Une troisième solution émergente et innovante est Goodeed. Ce trading desk de diffusion de vidéos reverse une part de ses revenus publicitaires à des causes. Avant de diffuser la publicité, on demande à l’utilisateur s’il souhaite la voir, tout en lui informant qu’une partie de ses recettes servira à financer une cause humanitaire ou écologique.  C’est une démarche excellente car on utilise le programmatique à bon escient pour toucher la bonne audience tout en mettant en valeur le fait que l’annonceur se responsabilise. Ce dernier s’engage et invite l’utilisateur à faire de même.

Entre l’audio et la publicité solidaire, ces trois acteurs donnent du sens et revalorisent la pub là où le programmatique aurait tendance à la dégrader.

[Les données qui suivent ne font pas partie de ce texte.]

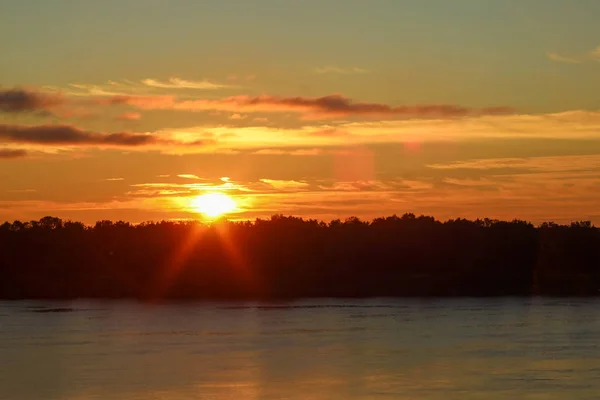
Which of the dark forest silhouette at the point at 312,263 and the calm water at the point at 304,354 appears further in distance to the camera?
the dark forest silhouette at the point at 312,263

Les solutions d’attribution gratuites continuent d’appâter mais ne sont pas fiables

J.P. : Nous avons une chance énorme d’avoir le digital. Ce dernier permet de tout mesurer. Le souci est de vouloir se contenter de solutions qui sont à la fois juge et partie. C’est notamment le cas des solutions gratuites que privilégient beaucoup d’annonceurs encore, notamment les moins matures en matière d’achat média digital. Certains vont jusqu’à abandonner les solutions payantes au profit d’outils gratuits.

Il est vrai que ce type de solution attire par sa simplicité de mise en place et par sa gratuité. Mais comment être sûr à 100 % que ses résultats ne seront pas biaisés ? Comment avoir la garantie que les performances publicitaires de l’environnement de Google ne seront pas favorisées ? C’est une question de principe. On ne devrait pas donner ce genre de tâche à un acteur qui n’est pas neutre. L’attribution doit être confiée à des tiers indépendants.